Document text ->

Killing Them Softly |  After a five-year de facto moratorium, the death penalty has reentered the public gaze | By Joey Bien-Kahn, City on a Hill Press

Photo by Prescott Watson.

Story updated 2/18/2011 at 4:11pm

At the end of Penny Terrace, up the hill from the state prison, there is a fence. If you stand on tiptoe, your eyes can just about scale the chain links. After scanning the sprawling prison compound, tracking the path of the Richmond Bridge as it slowly climbs out of the water, your gaze will rest upon some distant mountains, far from the prison’s walls.

But inside the facility, the bridge, the mountains and the bay disappear. Only the manic cries of seagulls that circle above the prison yard remind you that San Quentin Correctional Facility, home to California’s death chamber and its 699 condemned inmates, sits in an affluent suburban neighborhood perched upon this majestic peninsula.

What is required -> Reproduce, word for word, the portion of the death penalty article starting with "Story updated 2/18/2011" and going on through "the prison’s walls.".

Supplied entries ->
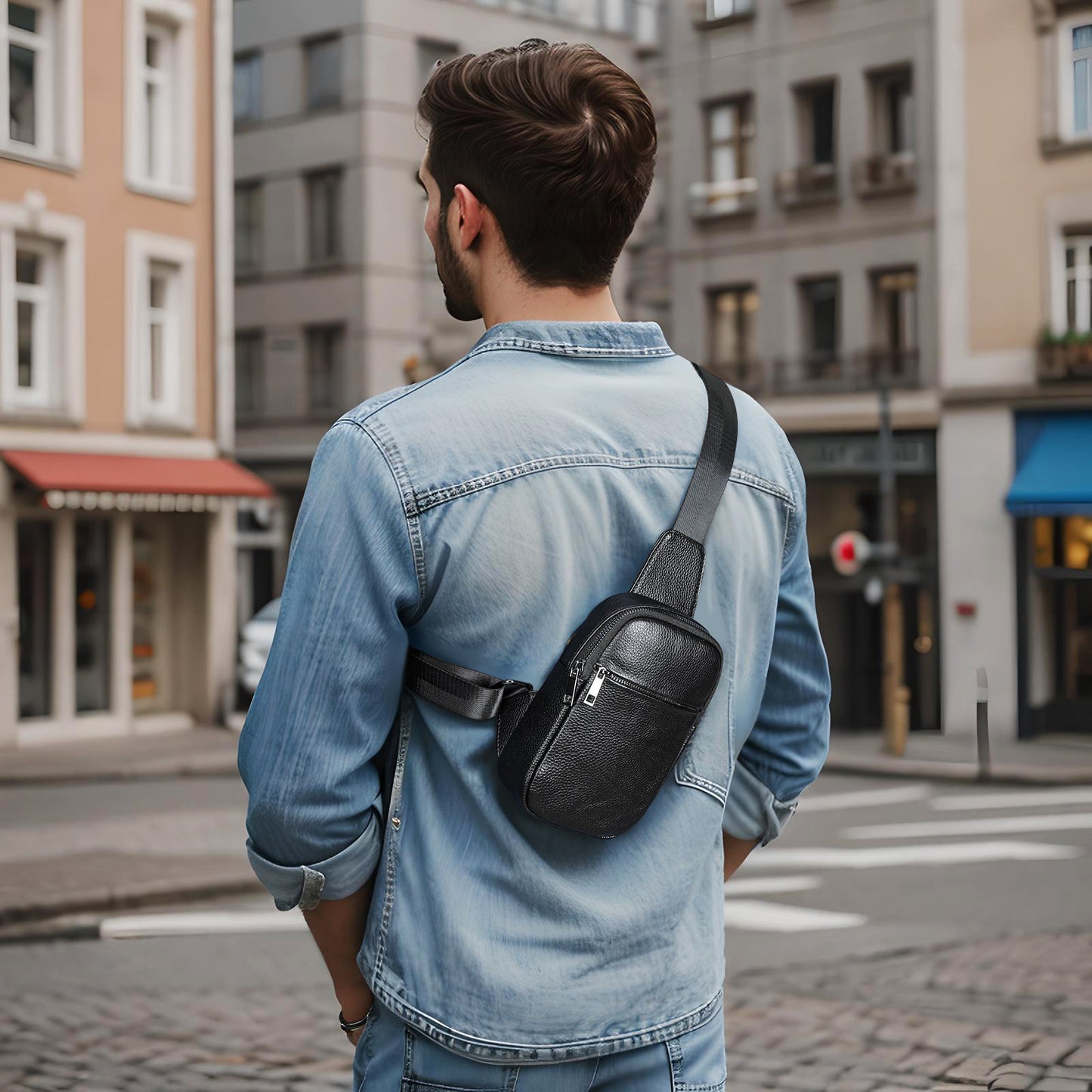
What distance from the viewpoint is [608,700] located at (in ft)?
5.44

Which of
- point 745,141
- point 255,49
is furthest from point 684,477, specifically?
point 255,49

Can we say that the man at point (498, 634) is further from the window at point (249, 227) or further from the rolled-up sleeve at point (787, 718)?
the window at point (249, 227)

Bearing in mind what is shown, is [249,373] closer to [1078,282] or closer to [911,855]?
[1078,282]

...

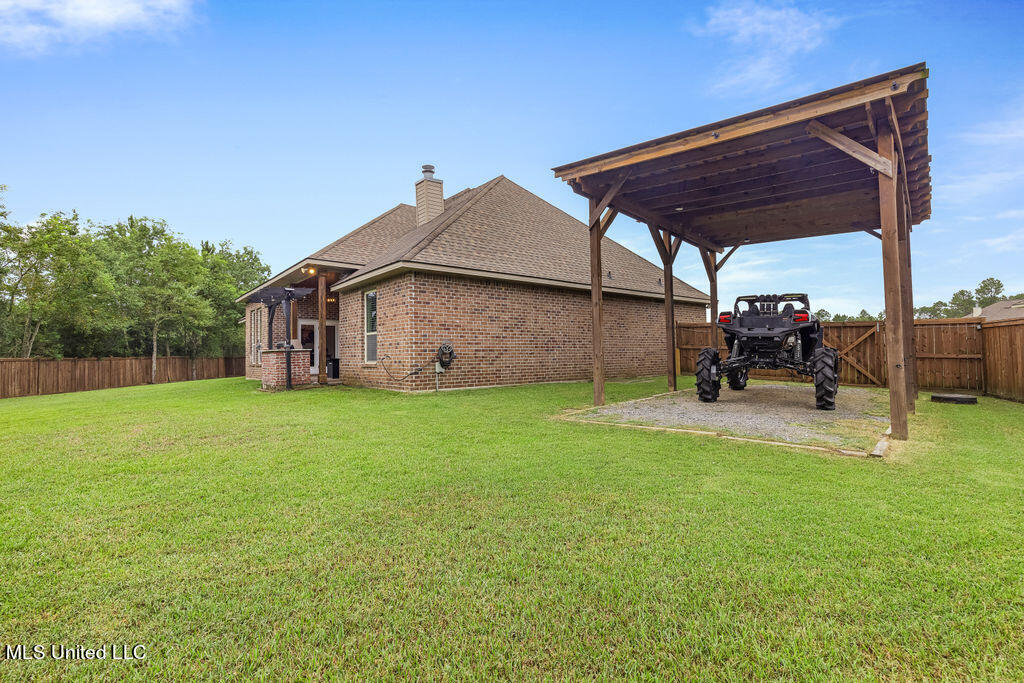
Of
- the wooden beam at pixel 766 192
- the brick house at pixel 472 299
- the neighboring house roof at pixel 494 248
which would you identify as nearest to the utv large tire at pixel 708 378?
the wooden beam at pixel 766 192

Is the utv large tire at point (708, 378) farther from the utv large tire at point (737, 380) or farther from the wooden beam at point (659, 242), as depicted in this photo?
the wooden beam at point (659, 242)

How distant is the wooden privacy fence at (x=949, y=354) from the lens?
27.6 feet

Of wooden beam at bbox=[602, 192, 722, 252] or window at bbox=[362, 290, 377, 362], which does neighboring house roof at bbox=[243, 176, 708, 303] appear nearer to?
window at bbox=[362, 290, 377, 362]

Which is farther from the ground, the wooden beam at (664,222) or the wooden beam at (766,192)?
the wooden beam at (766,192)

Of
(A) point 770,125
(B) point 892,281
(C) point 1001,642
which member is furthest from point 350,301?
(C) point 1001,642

--

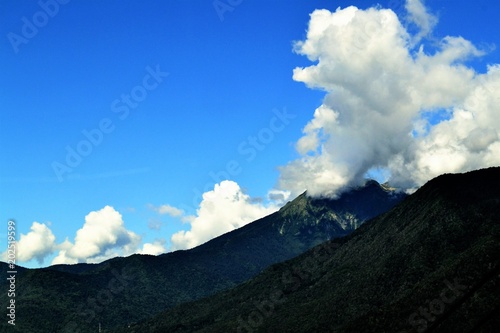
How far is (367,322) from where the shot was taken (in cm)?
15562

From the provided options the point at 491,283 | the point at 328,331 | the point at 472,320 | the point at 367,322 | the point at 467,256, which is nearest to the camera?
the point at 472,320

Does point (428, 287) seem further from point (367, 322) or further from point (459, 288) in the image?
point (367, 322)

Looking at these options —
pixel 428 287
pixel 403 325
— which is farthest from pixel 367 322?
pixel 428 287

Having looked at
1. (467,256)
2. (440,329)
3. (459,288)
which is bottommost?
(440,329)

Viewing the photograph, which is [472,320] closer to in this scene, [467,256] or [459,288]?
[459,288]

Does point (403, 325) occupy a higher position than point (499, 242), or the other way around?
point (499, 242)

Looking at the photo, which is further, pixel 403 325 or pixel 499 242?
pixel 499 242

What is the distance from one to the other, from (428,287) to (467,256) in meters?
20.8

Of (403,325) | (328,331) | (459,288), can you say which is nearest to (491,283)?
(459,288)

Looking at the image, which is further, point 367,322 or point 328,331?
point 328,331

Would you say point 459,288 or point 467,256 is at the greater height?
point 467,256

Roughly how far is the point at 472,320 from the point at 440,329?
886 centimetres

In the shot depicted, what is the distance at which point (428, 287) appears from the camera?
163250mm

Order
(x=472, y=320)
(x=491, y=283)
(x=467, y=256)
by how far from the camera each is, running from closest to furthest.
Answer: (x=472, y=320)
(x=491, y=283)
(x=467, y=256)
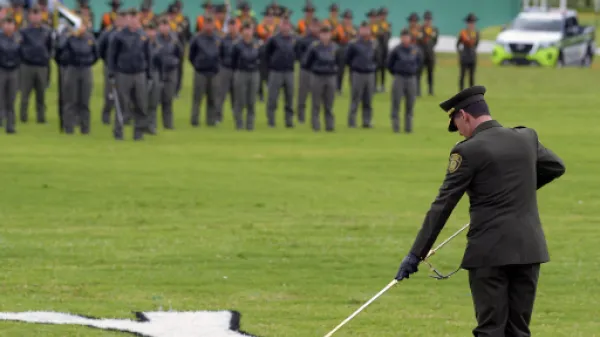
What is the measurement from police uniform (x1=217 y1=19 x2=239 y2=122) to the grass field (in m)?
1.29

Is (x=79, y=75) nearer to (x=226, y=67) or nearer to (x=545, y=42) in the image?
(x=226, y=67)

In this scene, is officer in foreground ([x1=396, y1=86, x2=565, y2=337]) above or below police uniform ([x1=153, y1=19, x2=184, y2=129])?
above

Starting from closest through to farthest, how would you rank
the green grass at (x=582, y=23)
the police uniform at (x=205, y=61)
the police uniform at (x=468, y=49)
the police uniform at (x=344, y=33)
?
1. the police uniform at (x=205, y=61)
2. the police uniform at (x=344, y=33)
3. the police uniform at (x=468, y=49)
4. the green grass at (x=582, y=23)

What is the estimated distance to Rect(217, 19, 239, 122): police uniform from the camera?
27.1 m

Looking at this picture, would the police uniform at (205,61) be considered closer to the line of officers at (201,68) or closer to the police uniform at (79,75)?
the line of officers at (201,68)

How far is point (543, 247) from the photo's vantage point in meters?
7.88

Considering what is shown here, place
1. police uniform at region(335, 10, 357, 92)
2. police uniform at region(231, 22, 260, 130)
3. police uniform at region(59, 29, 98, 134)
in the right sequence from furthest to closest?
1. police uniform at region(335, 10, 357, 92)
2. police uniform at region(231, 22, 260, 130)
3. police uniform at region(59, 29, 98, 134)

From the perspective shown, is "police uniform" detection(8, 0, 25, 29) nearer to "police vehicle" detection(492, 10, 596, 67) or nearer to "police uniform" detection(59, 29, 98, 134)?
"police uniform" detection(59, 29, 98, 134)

Solved exercise ->
Story updated 2/18/2011 at 4:11pm

At the end of Penny Terrace, up the hill from the state prison, there is a fence. If you stand on tiptoe, your eyes can just about scale the chain links. After scanning the sprawling prison compound, tracking the path of the Richmond Bridge as it slowly climbs out of the water, your gaze will rest upon some distant mountains, far from the prison’s walls.